__Provided passage__:
============================================================

This post is kept here for archival purposes. It is superseded by this later post.

The Lightning Network (LN) is a prominent Bitcoin scaling solution that uses payment channels. Channel probing is inference of supposedly non-public balances of honest users in the LN. Channel probing is a big threat to user privacy in the LN. An attacker might want to infer channel balances for several reasons: to spy on payments, to learn business operation details, to optimize other attacks (e.g., network split via jamming), etc.

Even though probing has received some attention over the last couple of years, the understanding of this attack is still quite limited. Prior work makes assumptions that don’t hold well in practice, thus it is hard to understand from the existing literature whether probing is really feasible (what’s the cost of the attack) and what are the best ways to combat it.

We believe that ignoring parallel channels is one of the biggest shortcomings of the prior art. In our work, we expand the existing model of the LN with parallel channels, and advance the understanding of attack optimizations. We suggest a wide range of countermeasures (both aware and unaware of parallel channels) and evaluate the feasibility of the attack. Using our novel LN simulator, we demonstrate that our countermeasures bound the attacker’s information gain at 30% while making the attack 2-4 times longer.

The paper is available here: https://eprint.iacr.org/2021/384

  1. Basics of channel probing
  2. Probing applications and why parallel channels matter
  3. Challenges in spying on parallel channels
  4. Attack model
  5. Information metrics
  6. Simulator
  7. Countermeasures and evaluation
  8. Attack optimizations
  9. Future work
  10. Conclusions

Basics of channel probing

We assume that our readers have a basic understanding of how the Lightning Network operates. Channel probing involves sending fake payments (with random hashes) via a target channel. We refer to such payments as probes. Probes might result in the following outcomes: 1) “Invalid hash” error signed by the probe target, when a probe successfully reached the target; 2) “Insufficient amount” error signed by the second-last node in the route; 3) A failure somewhere along the route (e.g., “insufficient amount” on the non-last hop).

For a balance of a given target channel, the attacker maintains a lower and an upper bound. The attacker picks a probing amount between the current bounds and sends a probe. If (1) is returned, then the lower bound of the target channel is updated with the chosen amount. If (2) is returned, then the upper bound is updated. In case of (3), an attacker has to find another route. Note that even in case (3) the attacker may update the bounds for channels before the erring one, and use this information to optimize the attack. The attacker repeats probes with new balance estimates until the target precision is reached.

In practice, “sending payments via a target channel” is not possible. The sender can only specify an ordered list of nodes that form a payment path. Routing nodes are free to choose any available channel to reach the next node in the route (this is called non-strict forwarding). Thus, if the target channel is not the only one between nodes A and B (in other words, if parallel channels exist), the attacker can’t guarantee that the payment went through the target channel. The attacker can’t even tell through which channel the payment actually went. We will talk about these challenges in more detail in Section Challenges.

Completely mitigating channel probing is probably impossible due to the nature of the LN. However, it’s possible to make it very inefficient. The relevant metrics are:

  • the attacker’s information gain bounds;
  • the attacker’s information gain speed;
  • the attacker’s required capital allocation.

Probing applications and why parallel channels matter

Even though inference of balance of a particular channel might itself be interesting, an attacker might also want to infer payments of a particular node (or between two nodes), or infer the full balance of a victim, or do something else. For these scenarios, probing is just a building block.

============================================================

__Requirement 1__:
For the channel probing post, decide whether each statement agrees with it: (a) the proposed countermeasures cap the attacker's information gain at 30%; (b) a sender can choose the specific channel a payment takes between two nodes; (c) fully mitigating channel probing is described as straightforward. Answer yes or no for each and quote the deciding words.
__Requirement 2__:
Print the section of the channel probing post that begins at the words "Even though probing" and stops after "2-4 times longer.".

__Source data__:

============================================================

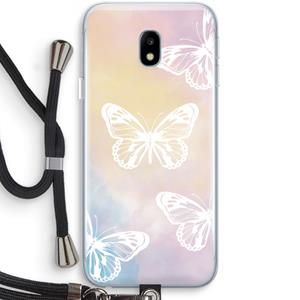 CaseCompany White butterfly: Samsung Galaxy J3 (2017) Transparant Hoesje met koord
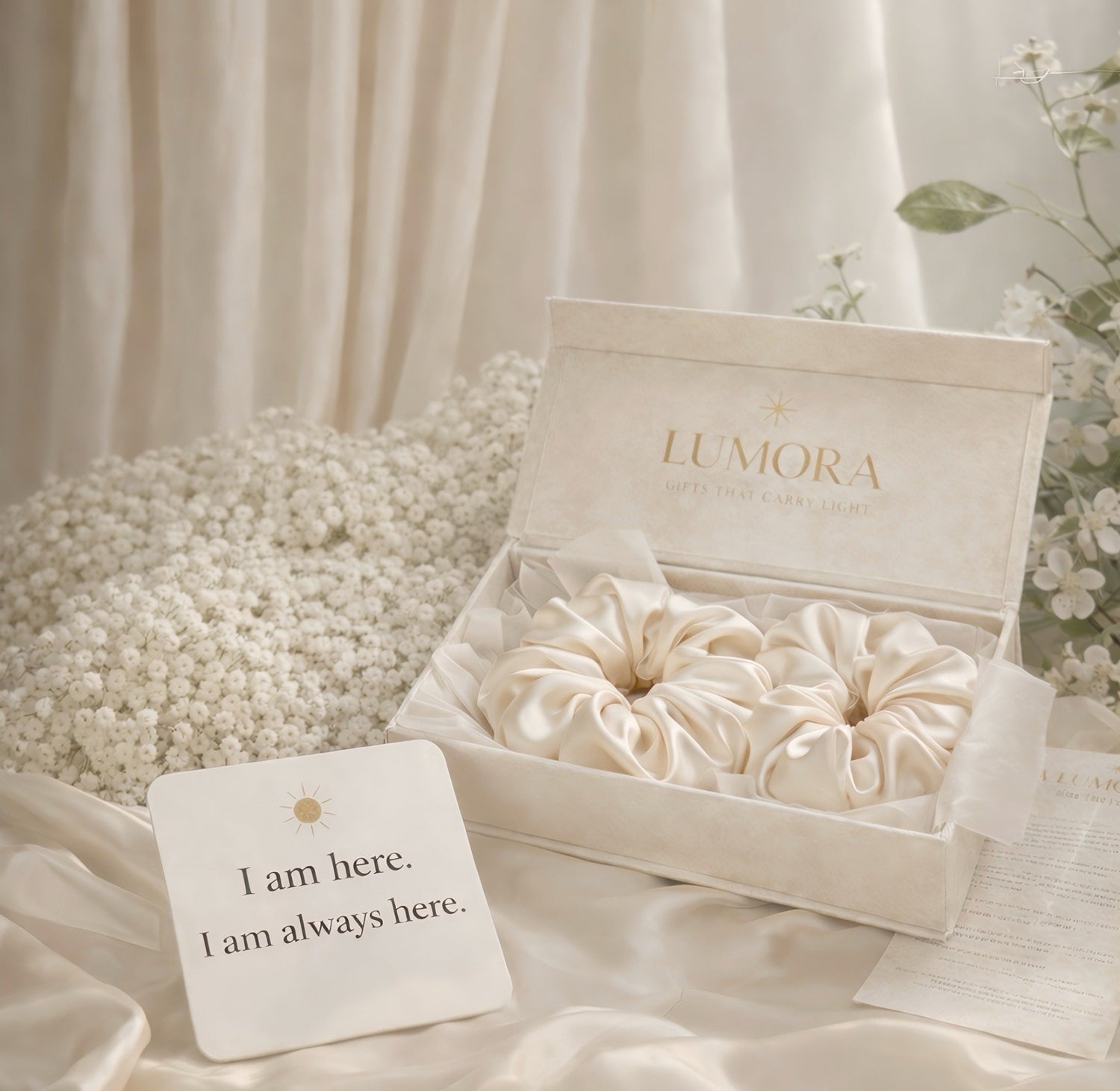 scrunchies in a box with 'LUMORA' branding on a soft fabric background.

============================================================

__Answer area 1__:
(a) Yes: "we demonstrate that our countermeasures bound the attacker’s information gain at 30%"
(b) No: "The sender can only specify an ordered list of nodes that form a payment path."
(c) No: "Completely mitigating channel probing is probably impossible due to the nature of the LN."

__Answer area 2__:
Even though probing has received some attention over the last couple of years, the understanding of this attack is still quite limited. Prior work makes assumptions that don’t hold well in practice, thus it is hard to understand from the existing literature whether probing is really feasible (what’s the cost of the attack) and what are the best ways to combat it.

We believe that ignoring parallel channels is one of the biggest shortcomings of the prior art. In our work, we expand the existing model of the LN with parallel channels, and advance the understanding of attack optimizations. We suggest a wide range of countermeasures (both aware and unaware of parallel channels) and evaluate the feasibility of the attack. Using our novel LN simulator, we demonstrate that our countermeasures bound the attacker’s information gain at 30% while making the attack 2-4 times longer.